Unlikely. Maybe if you are using a language with a complete type system (let's face it, you are not), but otherwise you are necessarily going to have to encode all the type information into your tests anyway, so you haven't gained anything on this front. A partial type system cannot replace these tests.

Your other points are the real wins, though.



I didn't say it catches all bugs. I said it catches lots of bugs, which it absolutely does.

It's literally impossible to write tests to find all bugs. Most tests don't come remotely close to that, so there's always going to be bugs that static type checks find that tests don't.

There's a great paper that shows that even after tests, Typescript would catch 15% of Javascript bugs: https://earlbarr.com/publications/typestudy.pdf

Also the fact static typing eliminates entire classes of bugs means you need to write far fewer tests. I've seen Python tests that literally fed different types into functions and verified that they accepted them. What a misguided waste of effort!


> I didn't say it catches all bugs.

It is always telling when someone starts getting worked up about something, especially when that something wasn't even said or implied.

> Also the fact static typing eliminates entire classes of bugs means you need to write far fewer tests.

You don't need to write any more tests in the absence of static types. The purpose of testing is not to act as a replacement for static types and if you find yourself writing tests just for the sake of testing types, you know you're doing something horribly wrong. But, you necessarily have to encode type information into the tests in order of them to execute. After all, if that wasn't the case, you wouldn't even be able to catch bugs with a type system. As such, you gain that indirectly.

> I've seen Python tests that literally fed different types into functions and verified that they accepted them. What a misguided waste of effort!

Sure, I've seen developers do all kinds of stupid things too. In fact, give them Typescript and they will just litter the code with `any` everywhere – something I've witnessed far too often. There is no technical solution to bad developers. Was there supposed to be some meaningful takeaway here?


> You don't need to write any more tests in the absence of types.

To achieve the same level of quality, yes you absolutely do. This is actually a fairly fundamental fact about static typing. Static typing is a weak form of formal verification, or equivalently formal verification is just really really strong static typing. Clearly you don't need to write as many tests for formally verified code. The same is true (to a lesser extent) for "ordinary" static typing.

> Sure, I've seen developers do all kinds of stupid things too.

It's not stupid if you have a static typing system available! The stupidity was relying on tests to verify types, instead of ... you know, the thing whose whole purpose is to verify types.


> This is actually a fairly fundamental fact about static typing.

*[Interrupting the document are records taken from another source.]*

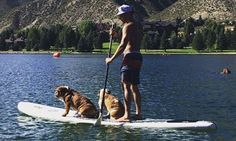 Lewis Hamilton posts snap as he enjoys water sports with pet pooches water sport Lewis Hamilton posts snap as he enjoys water sports with pet pooches Throwback Pictures, Lewis Hamilton, Formula One, Paddle Boarding, Water Sports, Great Britain, First World, Bullying, Pugs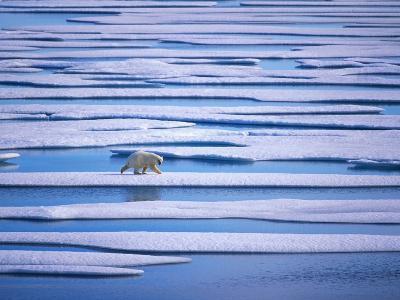 Polar Bear on Pack Ice-Hans Strand-Photographic Print
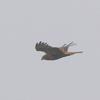 雨の手賀沼上空を飛ぶチュウヒ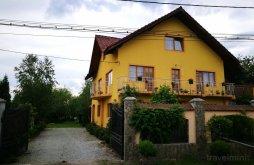 Accommodation Cărpiniș, Ramona Guesthouse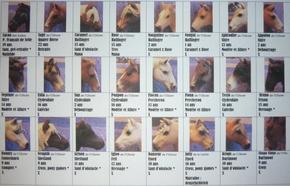 Photomaton de mes chevaux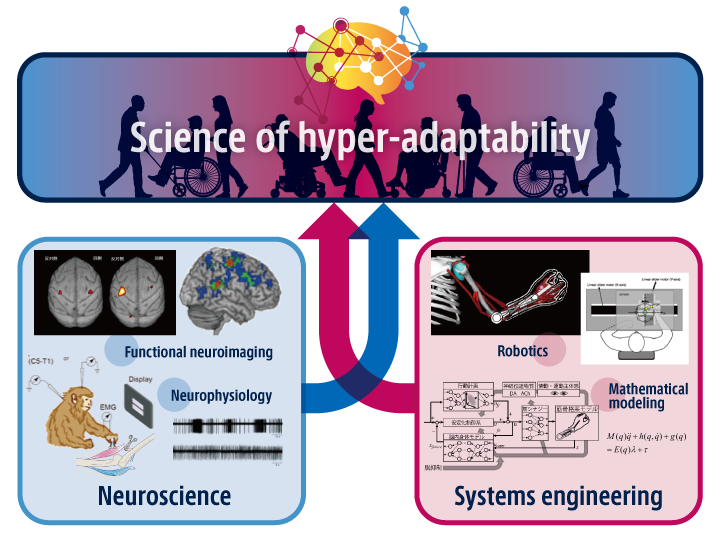 Science of hyper-adaptability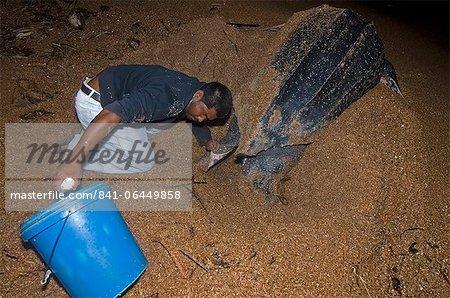 Oeufs de tortue (Dermochelys coriacea) luth sont recueillis pour le transfert d'un plus sûr écloserie emplacement, Shell Beach, au Guyana, en Amérique du Sud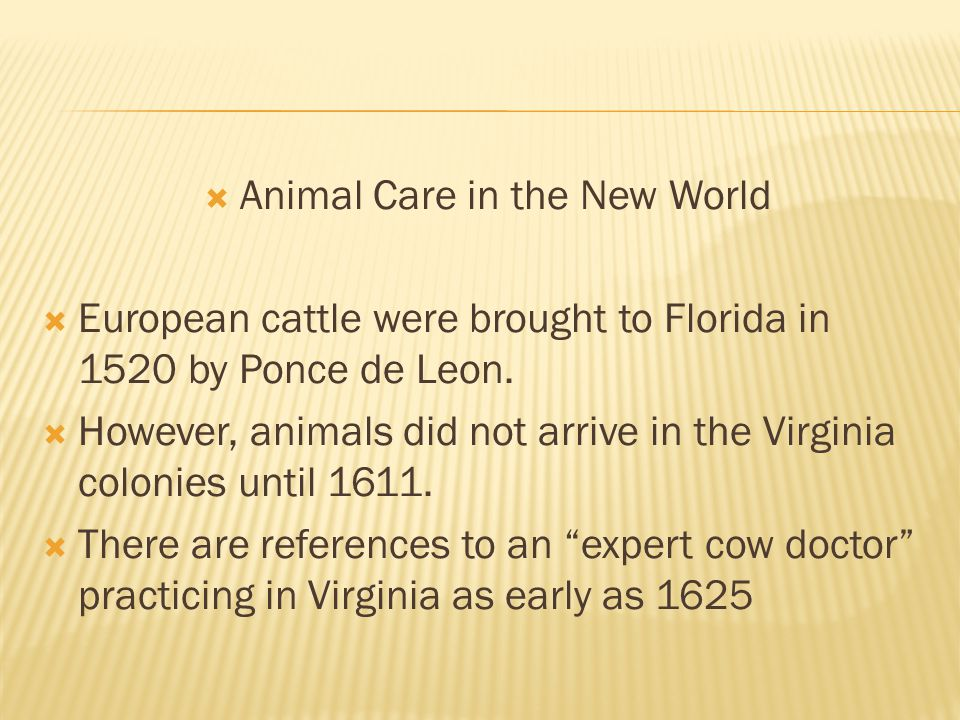 Animal Care in the New World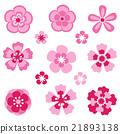 Cherry blossom. Sakura flowers. 21893138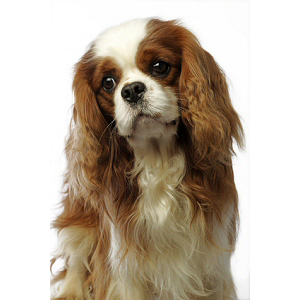 Chiots Cavalier King Charles Spaniel A Vendre Eleveurs Online Com Chiot Cavalier King Charles Cavalier King Charles Roi Charles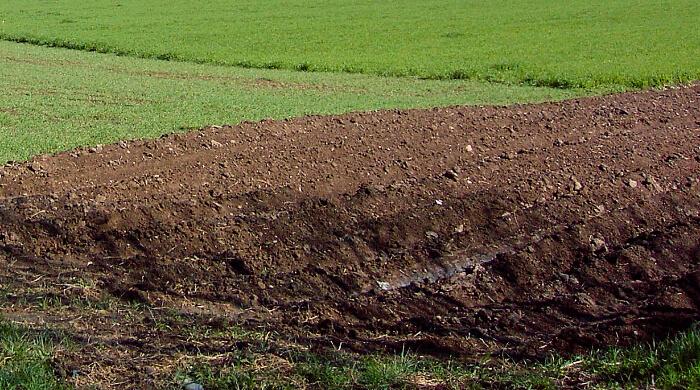 Der Bodenwert wird nach dem Vergleichswertverfahren in der Immobilienwertermittlungsoverordnung bestimmt.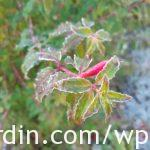 Frosted Fuschia plant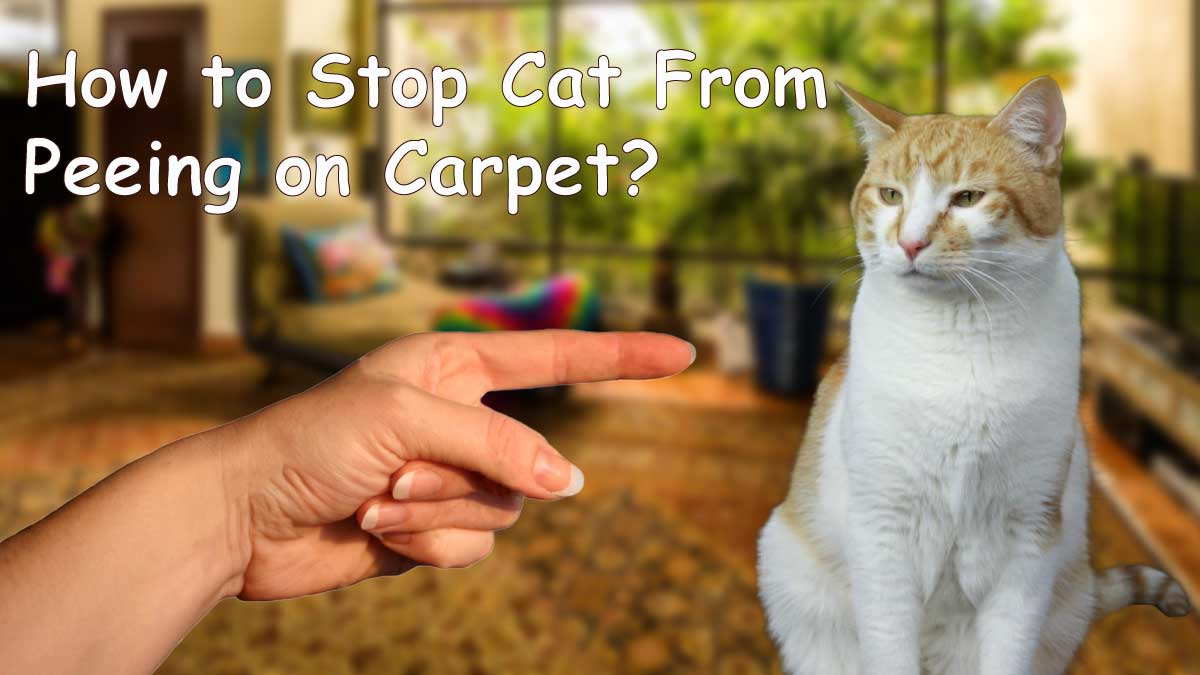 how to stop a cat from peeing on carpet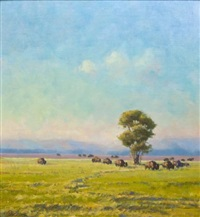 bison at antelope flat by bill sawczuk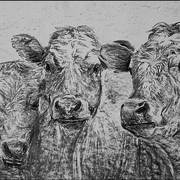 Cows60x40_web_card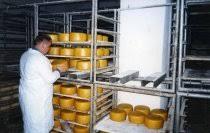 Отчет по Производственной Практике Магнит Отчеты по практике на  Отчет по Производственной Практике Магнит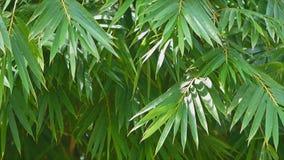 Ondeggiamento della foglia di bambù archivi video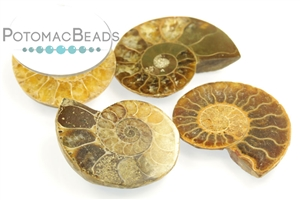 Other Beads & Supplies / Natural Beads and Miscellaneous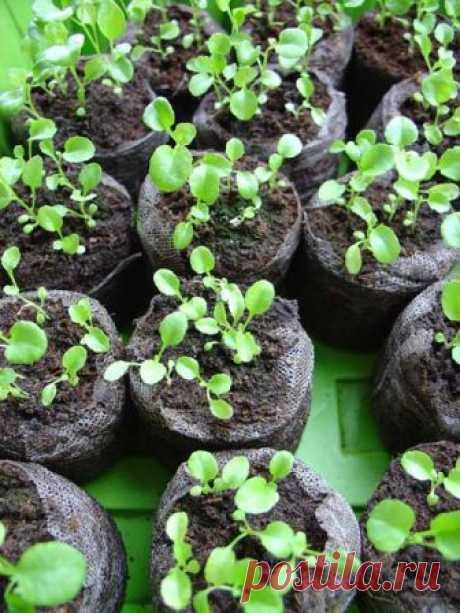 ❶ Как пикировать лобелию 👍 ★★★ Лобелия эринус (Lobelia erinus) — многолетнее растение с мелкими листьями и цветками диаметром до 2 см, выращивается как однолетнее.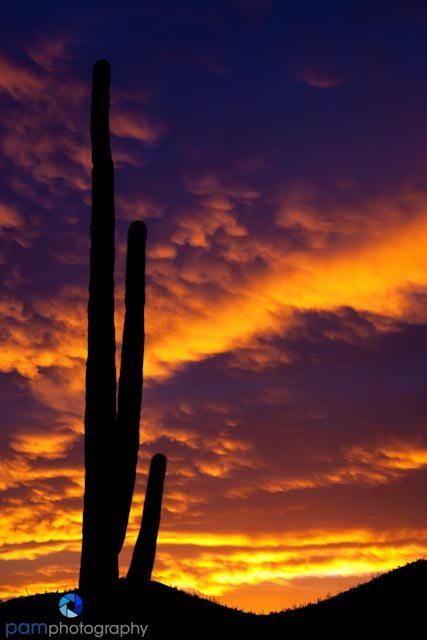 Sunrise in Saguaro National Park, AZ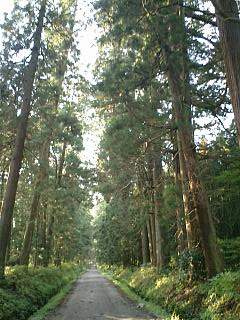 20051108日光杉並木n.JPG
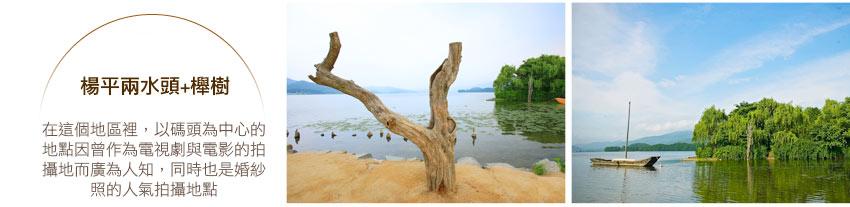 楊平兩水頭、櫸樹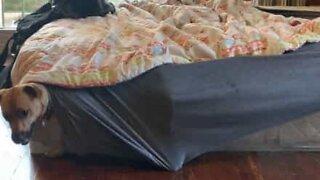 Dog seeks comfort under bed sheets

If you have a complete type system. But as we are specifically talking about partial type systems, you have to already cover all your bases for where the type system is lacking, and by virtue of that you are going to overlap with what the type system also covers.

> It's not stupid if you have a static typing system available!

There is no reason for it, static type system or not.


> If you have a complete type system.

Nope. You don't need a Turing complete type system.


Complete, not Turing complete. How on earth did you manage to add an entire new meaning into the discussion that wasn't there before? I'm getting flashbacks of the earlier comment that started randomly going off on some weird tangent about how tests don't catch all bugs.

Anything to avoid the actual topic at hand, I guess?


it catches them before writing tests, which is a clear win


Except you need to write the test first, else there is no way to ensure that your tests actually work and aren't passing because your tests have bugs. So what have you won, exactly?


It's much faster to find bugs because an IDE instantly underlines the exact line where the mistake is as you write it, than it is to write a load of code and then debug failing tests.

And as I said in the other comment, tests won't catch all of the mistakes that static typing will catch anyway.


If you have a complete type system, sure. Then you have constraint on the subtle mistakes one is likely to make.

The partial type systems found in languages people actually use, though, only constrain the most glaring of mistakes that you are almost never going to make. Not impossible that you could make one, but highly unlikely. Certainly not on the order of "lots". More like once in a blue moon.

Refactoring is a different story. Having an editor that lights up like a Christmas tree when code changes breaks existing relationships is a huge boon, and with good refactoring tools you almost never have to break the relationships in the first place. This is where (partial) static typing truly shines.


> the most glaring of mistakes that you are almost never going to make. Not impossible that you could make one, but highly unlikely. Certainly not on the order of "lots".

Not true. People make these mistakes all the time.

I was literally reviewing code today where someone write Python code to write a field that didn't exist. They didn't realise because they hadn't written a test. They asked me to check if it fixed my issue, which wasted 5 minutes of my time checking, when an IDE with static types would have told them their mistake instantly.

You can pull the "well I don't make mistakes" classic, but it doesn't matter. People do make these mistakes.

I linked an empirical study showing that 15% of bugs are precisely these mistakes. If you don't think it's worth eliminating 15% of bugs then frankly I just think you have crazy priorities and I can't really fix that.


> They didn't realise because they hadn't written a test.

If someone hates future developers so much that they wouldn't write a test, why would they suddenly take care to write proper types? I've worked with those kind of people before. The reality is that they won't define any specific types either, relying on `any` (or whatever the language's equivalent is) to minimize the social footprint.

> They asked me to check if it fixed my issue

I get you work with an asshole who hates other developers, but why would they need to ask if it solves your issue when they can just run the tests you wrote to assert the issue you discovered? Well, okay, being an asshole they maybe just wanted to see what meaningless busywork they could force you to do, but then why didn't you at least run your tests rather than spending minutes hunting up and down for something that your test would have found instantly? Something doesn't quite add up here.

> when an IDE with static types would have told them their mistake instantly.

And most likely even an IDE with type inference, a la the original article. Did you even apply a type checker when faced with this problem? It would be quite ironic if you didn't.

> when an IDE with static types would have told them their mistake instantly.

As would the test, at least for any developers who don't have an intense hatred for other developers.


"hates future developers" "those kind of people" "an asshole who hates other developers" "being an asshole" "intense hatred"


Write a little bit of code and debug one failing test? TDD?


I don't "need" to write test firsts. TDD is one good way of writing software, but not the only one and not a requirement to write good software.